Copy the notes on trees below in full, keeping every character unchanged.

- SUPPLIED PASSAGE
start
# Trees

**Depth**of a node: the length (no. of edges) of the branch to the root**Height**of a tree: the maximal depth (no. of layers - 1)**Perfect**tree: when all leaves are on the same*depth h*, there are $2^{h+1} - 1$ nodes which all all reachable in $h$ steps**Complete $n$-tree**: each vertex except for for the leafs has $n$ children, in total $\geq 2^h$ nodes (no gaps in array representation)**Binary tree**: every node has at most two children**Balenced**binary tree: the left and right subtrees of every node differ in height by no more than 1- #edges = #nodes - 1 (because every node execpt for the root has an edge to its parent)

## Tree traversal #

On a binary tree, in which: Node (N), Left (L), Right (R):

- Preorder (NLR)
- Postorder (LRN)
- Inorder (LNR)

## Search trees #

Search tree property: if $x$ in node $k$ then:

- Everything in the left subtree of $k$ is smaller than $x$
- Everything in the right subtree of $k$ is greater than $x$

Operations: `search`

, `add`

, `remove`

are in $\mathcal{O}(h)$

## Expression trees #

In prefix notation:

- Operator before argumentens
- Never needs parentheses!
end
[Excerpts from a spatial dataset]
start
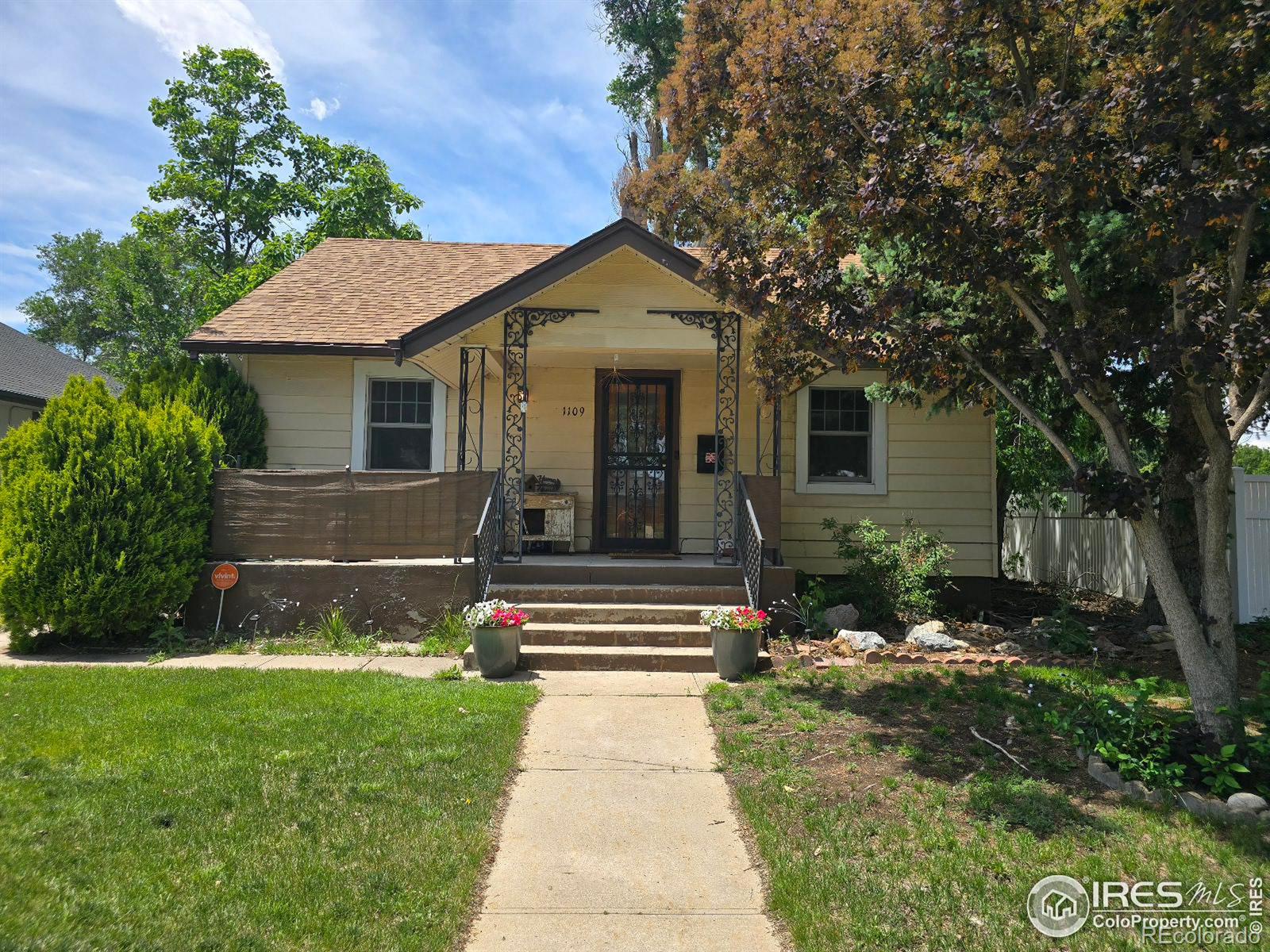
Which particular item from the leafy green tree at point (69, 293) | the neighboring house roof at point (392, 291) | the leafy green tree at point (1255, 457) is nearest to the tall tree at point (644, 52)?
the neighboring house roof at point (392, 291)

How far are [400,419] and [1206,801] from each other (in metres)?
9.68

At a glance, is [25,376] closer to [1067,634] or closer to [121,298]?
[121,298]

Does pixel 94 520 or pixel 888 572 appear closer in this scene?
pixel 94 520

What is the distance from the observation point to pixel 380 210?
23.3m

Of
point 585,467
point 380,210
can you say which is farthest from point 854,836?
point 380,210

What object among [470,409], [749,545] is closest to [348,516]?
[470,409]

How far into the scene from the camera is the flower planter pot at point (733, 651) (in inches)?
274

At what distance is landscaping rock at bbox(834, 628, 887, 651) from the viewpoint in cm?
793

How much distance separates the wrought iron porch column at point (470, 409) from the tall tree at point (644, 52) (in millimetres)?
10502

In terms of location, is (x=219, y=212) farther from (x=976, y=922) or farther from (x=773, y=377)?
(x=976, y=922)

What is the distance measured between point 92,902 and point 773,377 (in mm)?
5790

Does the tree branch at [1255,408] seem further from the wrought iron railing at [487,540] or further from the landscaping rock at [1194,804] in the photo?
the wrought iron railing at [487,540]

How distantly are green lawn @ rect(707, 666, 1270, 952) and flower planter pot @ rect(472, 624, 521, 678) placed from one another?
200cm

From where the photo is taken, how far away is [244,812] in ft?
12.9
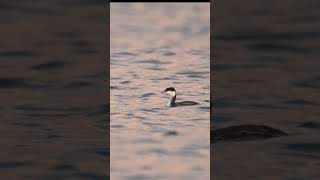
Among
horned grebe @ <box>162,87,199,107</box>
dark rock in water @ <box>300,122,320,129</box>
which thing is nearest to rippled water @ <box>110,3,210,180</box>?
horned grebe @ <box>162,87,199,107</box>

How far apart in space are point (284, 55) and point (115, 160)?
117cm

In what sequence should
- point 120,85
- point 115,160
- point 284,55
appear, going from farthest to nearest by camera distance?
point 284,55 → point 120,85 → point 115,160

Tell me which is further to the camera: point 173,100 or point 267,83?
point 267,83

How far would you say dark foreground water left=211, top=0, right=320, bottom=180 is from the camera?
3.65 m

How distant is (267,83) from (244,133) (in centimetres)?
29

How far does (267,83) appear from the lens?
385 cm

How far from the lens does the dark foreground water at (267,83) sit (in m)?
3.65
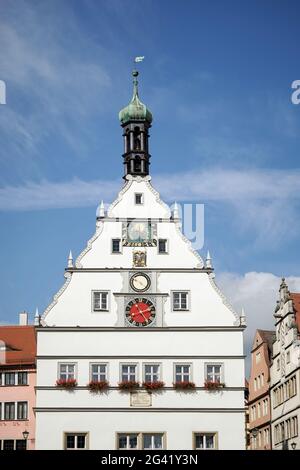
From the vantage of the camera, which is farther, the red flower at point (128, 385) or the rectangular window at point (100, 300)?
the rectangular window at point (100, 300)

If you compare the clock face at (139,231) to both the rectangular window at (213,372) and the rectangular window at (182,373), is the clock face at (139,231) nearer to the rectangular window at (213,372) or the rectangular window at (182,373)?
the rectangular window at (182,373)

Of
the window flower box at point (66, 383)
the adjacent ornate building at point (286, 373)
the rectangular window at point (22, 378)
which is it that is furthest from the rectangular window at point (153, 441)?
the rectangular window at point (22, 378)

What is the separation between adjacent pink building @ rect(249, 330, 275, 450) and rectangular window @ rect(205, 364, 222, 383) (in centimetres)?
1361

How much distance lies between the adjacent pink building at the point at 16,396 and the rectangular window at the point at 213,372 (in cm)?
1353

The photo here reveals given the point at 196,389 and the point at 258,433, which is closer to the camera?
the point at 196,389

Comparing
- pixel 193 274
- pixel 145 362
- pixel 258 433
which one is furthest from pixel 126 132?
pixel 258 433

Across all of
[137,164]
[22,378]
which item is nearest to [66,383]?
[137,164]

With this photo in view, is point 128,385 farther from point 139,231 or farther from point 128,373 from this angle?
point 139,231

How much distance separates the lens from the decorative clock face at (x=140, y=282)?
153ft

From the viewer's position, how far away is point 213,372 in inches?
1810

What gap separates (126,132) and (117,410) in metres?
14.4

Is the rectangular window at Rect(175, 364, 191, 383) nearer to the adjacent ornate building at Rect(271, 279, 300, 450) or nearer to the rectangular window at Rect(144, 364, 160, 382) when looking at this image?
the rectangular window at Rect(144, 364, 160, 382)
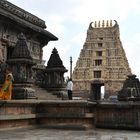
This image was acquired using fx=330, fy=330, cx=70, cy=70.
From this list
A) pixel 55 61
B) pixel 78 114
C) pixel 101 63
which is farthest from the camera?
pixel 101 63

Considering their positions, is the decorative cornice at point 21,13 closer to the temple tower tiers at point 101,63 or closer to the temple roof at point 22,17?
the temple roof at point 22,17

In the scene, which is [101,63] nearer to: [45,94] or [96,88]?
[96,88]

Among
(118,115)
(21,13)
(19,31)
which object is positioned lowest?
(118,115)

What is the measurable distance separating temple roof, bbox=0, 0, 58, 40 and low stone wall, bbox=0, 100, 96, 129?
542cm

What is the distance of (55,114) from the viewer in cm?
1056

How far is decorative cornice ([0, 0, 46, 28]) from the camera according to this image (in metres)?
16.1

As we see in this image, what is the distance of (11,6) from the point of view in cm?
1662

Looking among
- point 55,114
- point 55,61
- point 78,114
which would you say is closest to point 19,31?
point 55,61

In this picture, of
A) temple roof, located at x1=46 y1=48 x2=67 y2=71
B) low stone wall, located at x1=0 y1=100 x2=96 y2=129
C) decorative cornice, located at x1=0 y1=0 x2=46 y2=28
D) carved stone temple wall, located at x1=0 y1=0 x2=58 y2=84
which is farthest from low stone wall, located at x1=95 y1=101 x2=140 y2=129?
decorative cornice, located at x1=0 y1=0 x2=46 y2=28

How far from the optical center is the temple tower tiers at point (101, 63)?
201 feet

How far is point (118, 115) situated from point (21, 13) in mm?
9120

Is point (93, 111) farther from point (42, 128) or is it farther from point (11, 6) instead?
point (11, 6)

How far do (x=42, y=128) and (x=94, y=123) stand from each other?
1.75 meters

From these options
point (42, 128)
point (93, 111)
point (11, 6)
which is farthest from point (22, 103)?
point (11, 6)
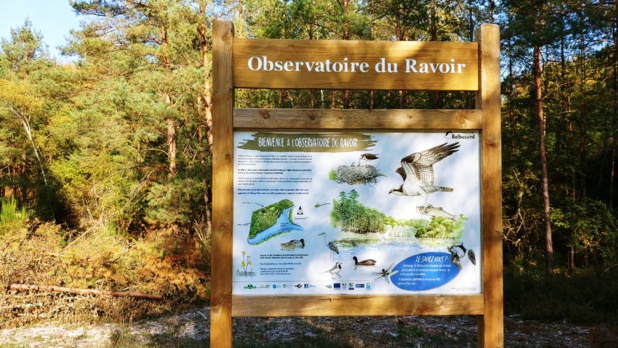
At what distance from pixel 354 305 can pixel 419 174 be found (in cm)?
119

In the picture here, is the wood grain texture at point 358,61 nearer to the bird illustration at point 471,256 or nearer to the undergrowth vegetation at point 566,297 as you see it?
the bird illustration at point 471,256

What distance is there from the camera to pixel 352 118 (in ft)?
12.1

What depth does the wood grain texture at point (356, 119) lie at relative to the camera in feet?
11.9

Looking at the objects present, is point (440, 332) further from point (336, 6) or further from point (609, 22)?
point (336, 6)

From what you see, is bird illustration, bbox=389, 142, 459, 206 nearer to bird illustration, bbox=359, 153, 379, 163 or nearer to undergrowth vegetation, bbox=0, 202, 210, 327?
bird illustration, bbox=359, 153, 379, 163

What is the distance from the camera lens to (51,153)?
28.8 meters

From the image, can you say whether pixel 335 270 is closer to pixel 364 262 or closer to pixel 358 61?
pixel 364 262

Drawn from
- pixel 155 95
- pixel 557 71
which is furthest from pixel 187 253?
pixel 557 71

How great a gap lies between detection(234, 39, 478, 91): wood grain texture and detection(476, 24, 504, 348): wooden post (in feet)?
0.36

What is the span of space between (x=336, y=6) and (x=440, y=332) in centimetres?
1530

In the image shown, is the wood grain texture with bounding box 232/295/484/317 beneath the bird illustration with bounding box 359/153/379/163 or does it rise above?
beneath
end
start
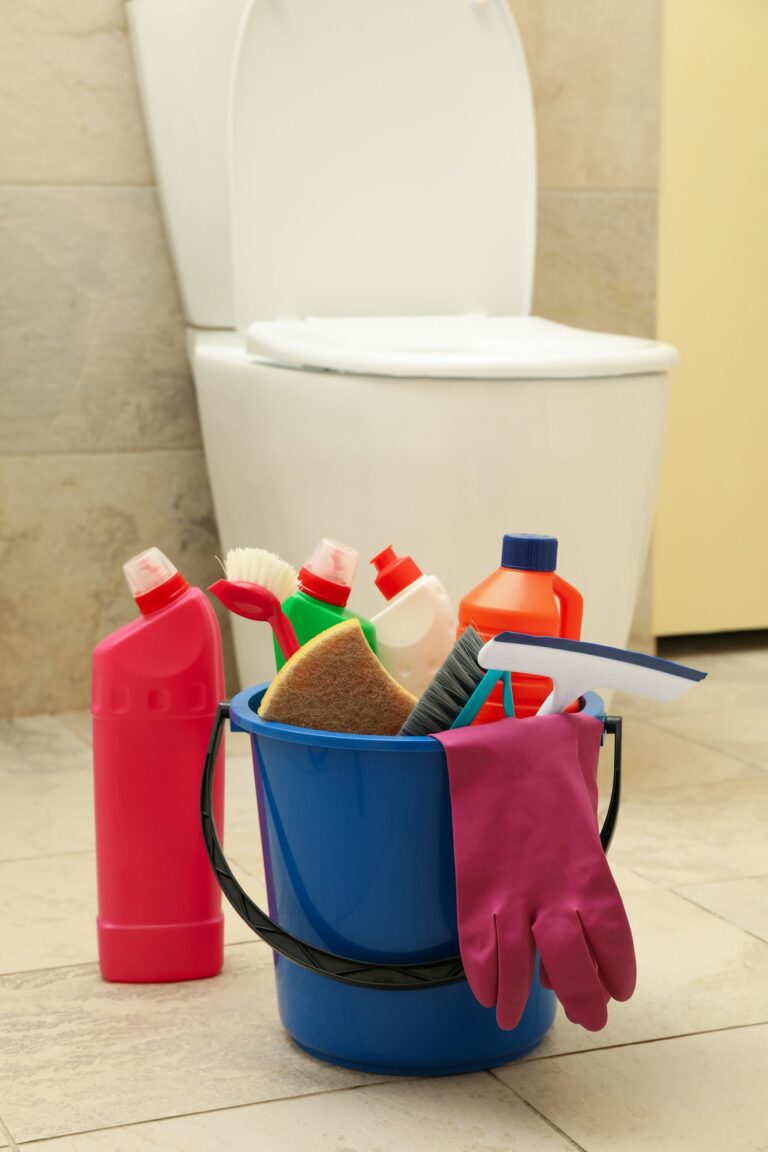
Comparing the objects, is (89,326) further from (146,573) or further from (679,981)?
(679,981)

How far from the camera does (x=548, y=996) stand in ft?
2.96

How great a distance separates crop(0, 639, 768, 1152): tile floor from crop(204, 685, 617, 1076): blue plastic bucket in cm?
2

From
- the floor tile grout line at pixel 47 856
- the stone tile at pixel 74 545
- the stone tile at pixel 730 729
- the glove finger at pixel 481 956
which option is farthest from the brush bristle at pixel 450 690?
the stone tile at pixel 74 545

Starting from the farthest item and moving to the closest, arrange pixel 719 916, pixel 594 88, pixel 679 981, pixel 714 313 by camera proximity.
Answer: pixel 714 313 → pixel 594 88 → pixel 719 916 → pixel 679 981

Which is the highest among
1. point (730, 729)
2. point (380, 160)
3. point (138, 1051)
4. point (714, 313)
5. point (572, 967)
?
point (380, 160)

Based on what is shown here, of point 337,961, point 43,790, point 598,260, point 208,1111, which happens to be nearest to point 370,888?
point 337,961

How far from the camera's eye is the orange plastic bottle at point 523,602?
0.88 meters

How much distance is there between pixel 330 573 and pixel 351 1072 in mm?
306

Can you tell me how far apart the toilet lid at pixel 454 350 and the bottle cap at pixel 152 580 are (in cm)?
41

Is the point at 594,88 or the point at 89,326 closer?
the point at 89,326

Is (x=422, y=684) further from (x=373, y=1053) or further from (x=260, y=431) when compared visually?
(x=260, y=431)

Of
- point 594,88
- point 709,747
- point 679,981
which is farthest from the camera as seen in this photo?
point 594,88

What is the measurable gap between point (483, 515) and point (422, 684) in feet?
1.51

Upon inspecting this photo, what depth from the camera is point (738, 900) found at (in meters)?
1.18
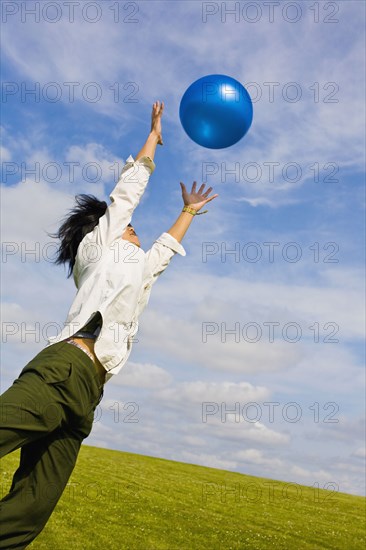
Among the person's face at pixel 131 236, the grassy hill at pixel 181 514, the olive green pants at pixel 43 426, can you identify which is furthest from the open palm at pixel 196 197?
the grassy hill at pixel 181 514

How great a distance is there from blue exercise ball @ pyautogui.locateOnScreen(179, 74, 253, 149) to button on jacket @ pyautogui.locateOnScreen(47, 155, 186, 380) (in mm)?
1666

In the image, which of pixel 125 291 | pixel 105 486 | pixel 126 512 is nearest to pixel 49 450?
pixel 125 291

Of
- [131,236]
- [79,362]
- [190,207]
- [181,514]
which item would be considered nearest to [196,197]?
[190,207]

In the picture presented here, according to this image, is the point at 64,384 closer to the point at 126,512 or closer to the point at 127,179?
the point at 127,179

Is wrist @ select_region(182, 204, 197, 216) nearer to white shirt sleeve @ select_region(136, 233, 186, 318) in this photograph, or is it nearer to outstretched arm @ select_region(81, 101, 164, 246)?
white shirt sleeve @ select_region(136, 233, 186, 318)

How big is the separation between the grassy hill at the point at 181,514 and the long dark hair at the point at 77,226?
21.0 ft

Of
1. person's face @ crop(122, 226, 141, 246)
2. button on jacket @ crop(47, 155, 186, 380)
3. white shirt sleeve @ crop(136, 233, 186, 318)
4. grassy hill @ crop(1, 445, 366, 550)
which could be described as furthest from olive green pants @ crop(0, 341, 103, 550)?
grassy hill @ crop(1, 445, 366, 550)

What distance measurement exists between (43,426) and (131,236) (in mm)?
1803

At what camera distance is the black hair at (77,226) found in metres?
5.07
end
- CORRECT RESPONSE
# Trees

**Depth**of a node: the length (no. of edges) of the branch to the root**Height**of a tree: the maximal depth (no. of layers - 1)**Perfect**tree: when all leaves are on the same*depth h*, there are $2^{h+1} - 1$ nodes which all all reachable in $h$ steps**Complete $n$-tree**: each vertex except for for the leafs has $n$ children, in total $\geq 2^h$ nodes (no gaps in array representation)**Binary tree**: every node has at most two children**Balenced**binary tree: the left and right subtrees of every node differ in height by no more than 1- #edges = #nodes - 1 (because every node execpt for the root has an edge to its parent)

## Tree traversal #

On a binary tree, in which: Node (N), Left (L), Right (R):

- Preorder (NLR)
- Postorder (LRN)
- Inorder (LNR)

## Search trees #

Search tree property: if $x$ in node $k$ then:

- Everything in the left subtree of $k$ is smaller than $x$
- Everything in the right subtree of $k$ is greater than $x$

Operations: `search`

, `add`

, `remove`

are in $\mathcal{O}(h)$

## Expression trees #

In prefix notation:

- Operator before argumentens
- Never needs parentheses!